3H]Lysine incorporation into protein of hemisected, cycloheximide-treated spinal cord

Abstract

A single application of a protein synthesis inhibitor, puromycin, in the lesion site of a spinal hemisection transiently decreases protein incorporation for less than 24 h and results in axonal sprouting and dendritic and synaptic stability for at least 60 days.
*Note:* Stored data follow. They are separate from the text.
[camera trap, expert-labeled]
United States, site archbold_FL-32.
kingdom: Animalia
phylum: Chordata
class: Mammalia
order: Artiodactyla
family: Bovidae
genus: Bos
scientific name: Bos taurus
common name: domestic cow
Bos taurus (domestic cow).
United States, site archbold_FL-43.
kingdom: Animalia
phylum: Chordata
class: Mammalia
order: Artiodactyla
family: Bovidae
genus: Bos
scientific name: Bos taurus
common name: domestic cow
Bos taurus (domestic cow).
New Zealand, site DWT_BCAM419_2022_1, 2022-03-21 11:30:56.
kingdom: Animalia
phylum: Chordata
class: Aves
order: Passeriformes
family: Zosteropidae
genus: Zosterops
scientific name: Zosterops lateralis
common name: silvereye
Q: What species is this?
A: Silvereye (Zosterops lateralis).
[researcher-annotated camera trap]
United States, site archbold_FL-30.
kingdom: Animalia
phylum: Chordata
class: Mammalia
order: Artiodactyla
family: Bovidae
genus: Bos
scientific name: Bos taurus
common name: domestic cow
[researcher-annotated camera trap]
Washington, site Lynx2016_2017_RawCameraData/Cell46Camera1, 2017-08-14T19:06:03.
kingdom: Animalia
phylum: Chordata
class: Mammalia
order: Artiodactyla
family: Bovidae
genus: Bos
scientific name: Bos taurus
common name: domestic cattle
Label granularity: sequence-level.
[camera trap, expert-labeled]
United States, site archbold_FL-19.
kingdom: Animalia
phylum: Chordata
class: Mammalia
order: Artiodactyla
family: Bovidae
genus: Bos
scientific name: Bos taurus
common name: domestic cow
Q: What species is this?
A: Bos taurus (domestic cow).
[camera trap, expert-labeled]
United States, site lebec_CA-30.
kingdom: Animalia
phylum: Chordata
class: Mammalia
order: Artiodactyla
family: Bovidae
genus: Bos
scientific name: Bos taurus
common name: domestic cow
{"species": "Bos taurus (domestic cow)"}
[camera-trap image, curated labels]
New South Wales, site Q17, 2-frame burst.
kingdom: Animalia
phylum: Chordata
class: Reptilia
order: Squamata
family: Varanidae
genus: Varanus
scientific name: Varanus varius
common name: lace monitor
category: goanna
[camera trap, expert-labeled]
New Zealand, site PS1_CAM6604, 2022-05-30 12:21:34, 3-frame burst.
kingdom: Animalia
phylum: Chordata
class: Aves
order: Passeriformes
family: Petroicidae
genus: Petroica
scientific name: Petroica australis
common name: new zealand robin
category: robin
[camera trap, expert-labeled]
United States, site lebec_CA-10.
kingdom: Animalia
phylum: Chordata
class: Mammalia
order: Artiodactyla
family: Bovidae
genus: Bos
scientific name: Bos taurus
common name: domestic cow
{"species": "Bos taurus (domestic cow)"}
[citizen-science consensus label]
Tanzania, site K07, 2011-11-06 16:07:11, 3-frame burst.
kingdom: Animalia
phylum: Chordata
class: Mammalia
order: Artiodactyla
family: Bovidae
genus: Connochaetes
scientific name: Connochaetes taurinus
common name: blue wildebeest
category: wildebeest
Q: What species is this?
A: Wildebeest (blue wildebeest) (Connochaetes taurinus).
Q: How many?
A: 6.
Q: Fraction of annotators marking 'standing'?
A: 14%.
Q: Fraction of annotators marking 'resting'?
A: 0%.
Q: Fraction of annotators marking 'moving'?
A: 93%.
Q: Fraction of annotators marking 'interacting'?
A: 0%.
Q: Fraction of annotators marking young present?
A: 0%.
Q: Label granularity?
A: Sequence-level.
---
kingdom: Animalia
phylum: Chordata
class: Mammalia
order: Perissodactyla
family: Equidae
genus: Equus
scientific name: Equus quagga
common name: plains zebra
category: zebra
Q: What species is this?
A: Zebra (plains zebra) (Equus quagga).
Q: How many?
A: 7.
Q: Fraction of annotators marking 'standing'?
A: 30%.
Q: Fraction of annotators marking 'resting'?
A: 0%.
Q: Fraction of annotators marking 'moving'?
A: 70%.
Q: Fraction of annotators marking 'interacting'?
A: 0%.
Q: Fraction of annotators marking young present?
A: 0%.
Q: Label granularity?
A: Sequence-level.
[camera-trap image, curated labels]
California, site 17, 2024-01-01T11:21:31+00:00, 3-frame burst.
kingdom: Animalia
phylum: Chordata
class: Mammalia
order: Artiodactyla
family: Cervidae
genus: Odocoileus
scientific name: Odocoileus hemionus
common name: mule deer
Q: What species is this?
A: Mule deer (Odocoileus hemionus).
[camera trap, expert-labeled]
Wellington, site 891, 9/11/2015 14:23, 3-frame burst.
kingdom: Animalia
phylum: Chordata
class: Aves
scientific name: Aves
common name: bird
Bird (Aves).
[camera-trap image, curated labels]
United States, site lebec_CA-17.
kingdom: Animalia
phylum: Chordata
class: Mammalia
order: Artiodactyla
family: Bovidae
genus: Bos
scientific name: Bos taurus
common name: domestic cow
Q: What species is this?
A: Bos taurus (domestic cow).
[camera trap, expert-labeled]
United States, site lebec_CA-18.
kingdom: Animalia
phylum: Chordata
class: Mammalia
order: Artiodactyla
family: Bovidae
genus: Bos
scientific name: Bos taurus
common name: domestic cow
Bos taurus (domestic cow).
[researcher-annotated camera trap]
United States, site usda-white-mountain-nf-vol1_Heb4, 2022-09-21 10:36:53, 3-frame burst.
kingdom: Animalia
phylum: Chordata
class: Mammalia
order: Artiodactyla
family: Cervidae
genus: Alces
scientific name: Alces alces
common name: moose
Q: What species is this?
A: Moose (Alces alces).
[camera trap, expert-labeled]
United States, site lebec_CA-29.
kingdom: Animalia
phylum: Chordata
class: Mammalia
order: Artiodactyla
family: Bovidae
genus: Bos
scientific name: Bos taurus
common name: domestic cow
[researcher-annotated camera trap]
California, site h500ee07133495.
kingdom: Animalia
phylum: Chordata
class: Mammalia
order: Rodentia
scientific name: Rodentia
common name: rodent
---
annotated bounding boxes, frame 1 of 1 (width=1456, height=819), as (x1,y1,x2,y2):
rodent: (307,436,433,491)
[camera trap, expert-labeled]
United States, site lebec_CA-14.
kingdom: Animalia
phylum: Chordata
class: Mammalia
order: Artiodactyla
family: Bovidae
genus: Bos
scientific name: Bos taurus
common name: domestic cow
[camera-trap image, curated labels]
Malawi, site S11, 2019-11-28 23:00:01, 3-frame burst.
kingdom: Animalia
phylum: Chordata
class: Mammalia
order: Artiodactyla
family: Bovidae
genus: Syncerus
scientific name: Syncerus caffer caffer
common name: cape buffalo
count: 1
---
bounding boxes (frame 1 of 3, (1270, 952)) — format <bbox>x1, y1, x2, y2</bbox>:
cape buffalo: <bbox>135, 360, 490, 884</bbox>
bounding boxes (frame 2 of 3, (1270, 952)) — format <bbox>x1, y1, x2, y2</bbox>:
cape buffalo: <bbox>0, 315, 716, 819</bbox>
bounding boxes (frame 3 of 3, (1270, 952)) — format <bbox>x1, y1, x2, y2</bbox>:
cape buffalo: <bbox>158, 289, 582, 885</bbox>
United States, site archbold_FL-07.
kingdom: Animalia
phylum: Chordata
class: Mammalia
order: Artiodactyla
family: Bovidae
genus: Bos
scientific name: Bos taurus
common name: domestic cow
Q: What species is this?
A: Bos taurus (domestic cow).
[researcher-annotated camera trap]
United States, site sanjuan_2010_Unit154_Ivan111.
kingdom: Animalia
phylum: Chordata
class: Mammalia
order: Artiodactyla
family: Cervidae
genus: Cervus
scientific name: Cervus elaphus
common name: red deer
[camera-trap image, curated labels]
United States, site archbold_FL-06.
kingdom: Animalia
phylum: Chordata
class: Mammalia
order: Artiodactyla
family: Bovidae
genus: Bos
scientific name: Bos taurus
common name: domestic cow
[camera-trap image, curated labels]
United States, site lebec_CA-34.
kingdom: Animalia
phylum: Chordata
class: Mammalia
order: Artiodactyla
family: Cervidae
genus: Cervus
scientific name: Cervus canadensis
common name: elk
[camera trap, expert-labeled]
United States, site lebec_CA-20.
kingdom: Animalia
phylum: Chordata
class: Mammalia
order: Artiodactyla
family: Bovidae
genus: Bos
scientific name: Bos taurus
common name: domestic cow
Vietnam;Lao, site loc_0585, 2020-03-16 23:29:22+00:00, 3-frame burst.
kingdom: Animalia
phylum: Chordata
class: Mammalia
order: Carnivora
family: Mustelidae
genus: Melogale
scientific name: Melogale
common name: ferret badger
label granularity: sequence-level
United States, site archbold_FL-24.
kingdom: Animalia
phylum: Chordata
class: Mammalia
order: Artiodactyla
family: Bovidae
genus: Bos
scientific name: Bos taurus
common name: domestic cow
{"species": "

In this study we characterized the protein-altering properties of single applications of a different protein synthesis inhibitor, cycloheximide, for comparison. The protein incorporation of [ 3H] lysine into hemisected rat spinal cord (left side, T2) treated with cycloheximide (100 μg/ml in Gelfoam sponge placed in wound at time of lesion) was tested 3 h, 6 h, 12 h, 1, 3, 7, and 14 days later and compared with that in 0.9% saline in Gelfoam implants as normal controls ( N = 54). One hour prior to utilization, the animals were injected subcutaneously with 200 μCi l-[4,5(n)- 3H]lysine monohydrochloride. No treatment-related differences in brain radioactivity were noted at any time postoperation. In spinal cord, inhibition of amino acid uptake by cycloheximide was not demonstrable at 3 h after hemisection, but could be detected from 6 h to 1 day after implantation. During that time, the TCA-soluble radioactivity at the lesion site was greater than in control animals ( P < 0.05). These results suggest that as with puromycin, morphologic effects produced by cycloheximide on spinal cord regeneration may correspond to chemical events which occurred within the first 24 h after cord hemisection and cycloheximide treatment.